2020
9/20
自明の理
- 2020.09.20
- ブログ歯記
- ミラーテクニック・ 顕微鏡歯科治療(マイクロスコープ)
明白な道理。
でも、理にかなっていない環境が当たり前だと教育されれば、疑問にさえ感じないことがあります。
今回は歯科医師になりたての研修医の先生方へ向けたメッセージです。
基本的に私は他の歯医者の批判や悪口はいけないことだと考えており、自重もしているつもりです。
しかし自分が一番大切にしていることと真反対なことを、研修医に教育しているならば黙っているわけにはいきません。
決してその歯医者の人格を攻撃しているのではなく、よりよい歯科医療という観点で私の考えを述べています。
口腔という入り口が前方にしかない閉じられた空間では、正面から覗き込むだけでは必ず死角ができます。
死角があればその歯科治療は不確実性が上がり、成功率にも影響します。
****************
=== 演習の構成 ===
1) 次の(a)〜(c)がそれぞれ口腔内の死角についての抜粋文の内容と合っているかを「はい」か「いいえ」で答え、判断の根拠となる本文の語句をそのまま引用してください。(a) 筆者は、他の歯医者を批判したり悪口を言ったりすることはいけないことだと考えている。(b) このメッセージは経験を積んだベテランの歯科医師に向けたものである。(c) 口腔内は正面から覗き込めば死角なく見ることができる。
2) 口腔内の死角についての抜粋文を、「死角があればその歯科治療は不確実性が上がり、成功率にも影響します。」の次の文から書き継いでください。

=== データ項目 ===
****************
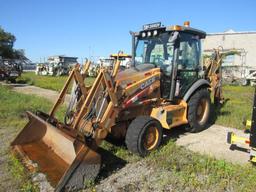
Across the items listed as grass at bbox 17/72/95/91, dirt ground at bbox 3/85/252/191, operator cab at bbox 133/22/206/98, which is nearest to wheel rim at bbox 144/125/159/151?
dirt ground at bbox 3/85/252/191

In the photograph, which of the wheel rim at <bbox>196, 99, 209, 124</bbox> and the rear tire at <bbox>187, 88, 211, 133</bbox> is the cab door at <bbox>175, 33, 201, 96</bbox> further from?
the wheel rim at <bbox>196, 99, 209, 124</bbox>

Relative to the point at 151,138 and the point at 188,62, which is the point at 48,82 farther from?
the point at 151,138

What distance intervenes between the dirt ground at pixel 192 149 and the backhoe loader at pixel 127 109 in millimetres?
272

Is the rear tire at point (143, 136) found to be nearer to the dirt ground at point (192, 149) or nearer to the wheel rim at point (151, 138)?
the wheel rim at point (151, 138)

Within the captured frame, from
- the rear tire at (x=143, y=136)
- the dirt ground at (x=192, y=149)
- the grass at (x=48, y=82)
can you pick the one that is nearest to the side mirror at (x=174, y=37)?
the rear tire at (x=143, y=136)

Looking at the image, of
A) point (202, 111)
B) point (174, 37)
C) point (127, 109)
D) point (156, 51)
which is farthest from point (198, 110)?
point (127, 109)

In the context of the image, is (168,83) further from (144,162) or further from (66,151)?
(66,151)

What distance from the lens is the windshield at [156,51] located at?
6.02 metres

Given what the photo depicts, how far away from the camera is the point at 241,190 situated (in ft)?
12.5

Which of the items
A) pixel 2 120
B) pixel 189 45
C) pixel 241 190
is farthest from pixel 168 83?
pixel 2 120

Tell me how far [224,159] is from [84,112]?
2.66m

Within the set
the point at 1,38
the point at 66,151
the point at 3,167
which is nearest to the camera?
the point at 66,151

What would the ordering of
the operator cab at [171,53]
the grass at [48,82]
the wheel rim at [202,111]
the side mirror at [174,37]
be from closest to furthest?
the side mirror at [174,37] < the operator cab at [171,53] < the wheel rim at [202,111] < the grass at [48,82]

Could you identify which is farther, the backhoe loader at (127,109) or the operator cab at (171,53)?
the operator cab at (171,53)
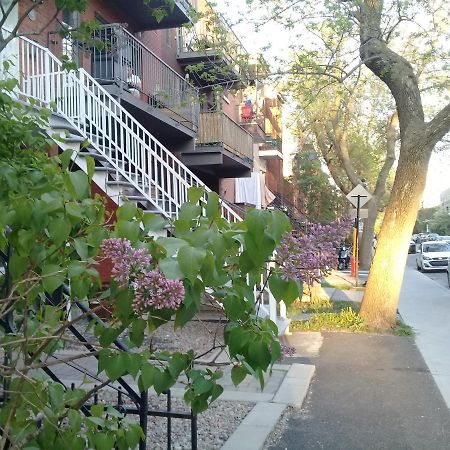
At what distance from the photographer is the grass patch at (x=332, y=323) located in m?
10.9

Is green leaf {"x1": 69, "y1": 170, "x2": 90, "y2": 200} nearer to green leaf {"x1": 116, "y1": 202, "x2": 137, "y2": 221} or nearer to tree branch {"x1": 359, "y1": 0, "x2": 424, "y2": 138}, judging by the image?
green leaf {"x1": 116, "y1": 202, "x2": 137, "y2": 221}

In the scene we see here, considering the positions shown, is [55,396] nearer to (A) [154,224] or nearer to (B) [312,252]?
(A) [154,224]

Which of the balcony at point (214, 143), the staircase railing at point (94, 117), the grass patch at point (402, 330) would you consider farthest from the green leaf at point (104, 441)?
the balcony at point (214, 143)

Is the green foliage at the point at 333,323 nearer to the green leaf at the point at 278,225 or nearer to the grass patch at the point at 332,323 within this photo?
the grass patch at the point at 332,323

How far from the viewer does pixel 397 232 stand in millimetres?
10820

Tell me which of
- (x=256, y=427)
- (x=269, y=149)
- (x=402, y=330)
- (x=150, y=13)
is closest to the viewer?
(x=256, y=427)

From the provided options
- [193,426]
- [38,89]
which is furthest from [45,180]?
[38,89]

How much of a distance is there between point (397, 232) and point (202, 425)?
6.52 meters

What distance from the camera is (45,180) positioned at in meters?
2.14

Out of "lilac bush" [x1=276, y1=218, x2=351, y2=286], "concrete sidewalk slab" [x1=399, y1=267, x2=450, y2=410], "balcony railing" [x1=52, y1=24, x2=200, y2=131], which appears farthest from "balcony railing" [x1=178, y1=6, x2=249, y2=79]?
"lilac bush" [x1=276, y1=218, x2=351, y2=286]

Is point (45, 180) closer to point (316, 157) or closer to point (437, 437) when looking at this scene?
point (437, 437)

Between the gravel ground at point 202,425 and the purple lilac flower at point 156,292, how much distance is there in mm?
3547

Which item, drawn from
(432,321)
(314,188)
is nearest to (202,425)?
(432,321)

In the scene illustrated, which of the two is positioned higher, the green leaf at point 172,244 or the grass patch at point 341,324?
the green leaf at point 172,244
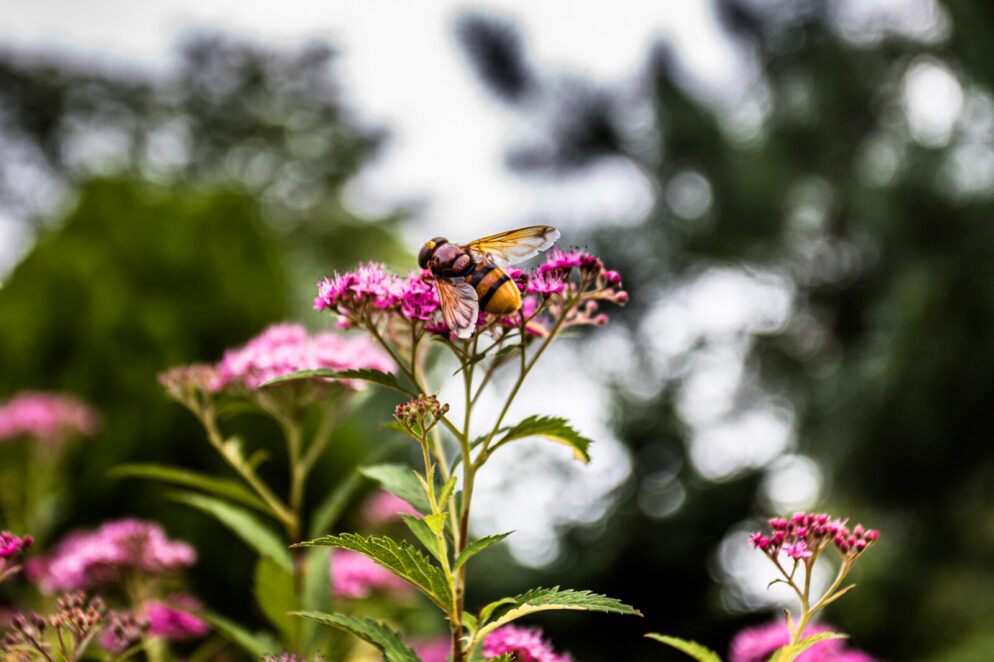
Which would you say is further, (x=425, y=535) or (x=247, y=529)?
(x=247, y=529)

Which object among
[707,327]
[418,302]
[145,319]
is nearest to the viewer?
[418,302]

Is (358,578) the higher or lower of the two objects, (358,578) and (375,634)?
the higher

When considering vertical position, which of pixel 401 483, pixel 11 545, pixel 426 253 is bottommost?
pixel 11 545

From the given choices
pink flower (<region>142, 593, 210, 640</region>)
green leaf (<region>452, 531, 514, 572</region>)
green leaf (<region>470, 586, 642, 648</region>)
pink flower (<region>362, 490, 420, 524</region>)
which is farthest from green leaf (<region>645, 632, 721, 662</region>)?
pink flower (<region>362, 490, 420, 524</region>)

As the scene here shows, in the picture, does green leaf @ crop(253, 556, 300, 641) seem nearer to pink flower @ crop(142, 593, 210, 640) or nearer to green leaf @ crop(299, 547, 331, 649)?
green leaf @ crop(299, 547, 331, 649)

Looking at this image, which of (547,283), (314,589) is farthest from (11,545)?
(547,283)

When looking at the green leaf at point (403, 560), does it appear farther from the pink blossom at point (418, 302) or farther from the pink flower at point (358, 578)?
the pink flower at point (358, 578)

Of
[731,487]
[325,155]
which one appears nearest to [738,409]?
[731,487]

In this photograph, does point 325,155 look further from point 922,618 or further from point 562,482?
point 922,618

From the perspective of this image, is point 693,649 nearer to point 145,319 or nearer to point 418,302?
point 418,302

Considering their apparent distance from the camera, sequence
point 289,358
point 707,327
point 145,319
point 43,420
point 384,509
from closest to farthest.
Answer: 1. point 289,358
2. point 43,420
3. point 384,509
4. point 145,319
5. point 707,327
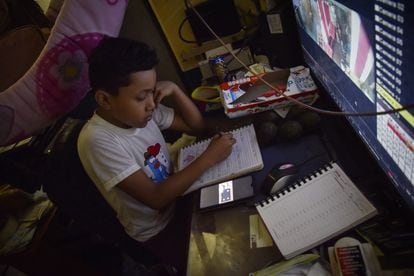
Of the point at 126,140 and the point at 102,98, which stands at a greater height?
the point at 102,98

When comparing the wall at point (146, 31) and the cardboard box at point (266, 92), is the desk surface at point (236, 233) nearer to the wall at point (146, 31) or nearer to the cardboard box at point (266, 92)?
the cardboard box at point (266, 92)

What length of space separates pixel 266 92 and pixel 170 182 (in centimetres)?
52

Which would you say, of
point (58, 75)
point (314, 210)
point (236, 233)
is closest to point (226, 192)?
point (236, 233)

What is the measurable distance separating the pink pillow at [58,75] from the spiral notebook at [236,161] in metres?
0.52

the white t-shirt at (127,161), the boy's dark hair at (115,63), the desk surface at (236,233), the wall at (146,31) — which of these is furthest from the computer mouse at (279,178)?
the wall at (146,31)

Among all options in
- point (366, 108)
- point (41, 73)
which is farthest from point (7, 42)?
point (366, 108)

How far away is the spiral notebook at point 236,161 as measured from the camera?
98 cm

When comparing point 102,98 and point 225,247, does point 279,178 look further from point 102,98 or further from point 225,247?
point 102,98

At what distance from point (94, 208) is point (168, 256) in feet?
1.31

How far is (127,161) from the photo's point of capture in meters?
1.00

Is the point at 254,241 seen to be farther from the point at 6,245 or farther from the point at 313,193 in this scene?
the point at 6,245

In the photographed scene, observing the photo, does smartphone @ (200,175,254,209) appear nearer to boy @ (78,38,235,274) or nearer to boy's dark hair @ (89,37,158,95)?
boy @ (78,38,235,274)

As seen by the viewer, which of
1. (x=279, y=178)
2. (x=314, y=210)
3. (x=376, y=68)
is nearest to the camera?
(x=376, y=68)

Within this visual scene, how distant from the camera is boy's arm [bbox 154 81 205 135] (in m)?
1.35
****************
=== 解答 ===
1)
(a) はい。「基本的に私は他の歯医者の批判や悪口はいけないことだと考えており」
(b) いいえ。「今回は歯科医師になりたての研修医の先生方へ向けたメッセージです。」
(c) いいえ。「正面から覗き込むだけでは必ず死角ができます。」

2)
しかし歯科大学の教育現場でも、私が経験したように死角に対してはまったくのスルー状態でしたし、今でも現在進行形です。
研修医は初めて行う歯科治療法を身につけるのにいっぱいいっぱいで、指導医が教えてくれることを必死で勉強しているのだと思います。
その大事な時期に見えない治療が当たり前だと教育されている動画を見て、心底危機感を持ちました。
よりによって顕微鏡治療で見えない治療を教えられていたので、とても看過できません。
半閉鎖の口腔内で死角部を見ながら治療するには、現在のところミラーテクニック以外ありえません。
どんなにポジショニングがどうのこうの、患者さんの顔を横に向けようがほっぺたを引っ張ろうが必ず死角ができます。
ただ見るだけなら確かに歯の風景は見えます。
私達の目的は歯の風景を見ることではありません。
正確な治療を行うためです。
その動画中で、その風景を見た研修医が「素晴らし〜」と歓声を上げたのを聞いて、私の頭の中のなにかのスイッチが入りました。
これではいけないと。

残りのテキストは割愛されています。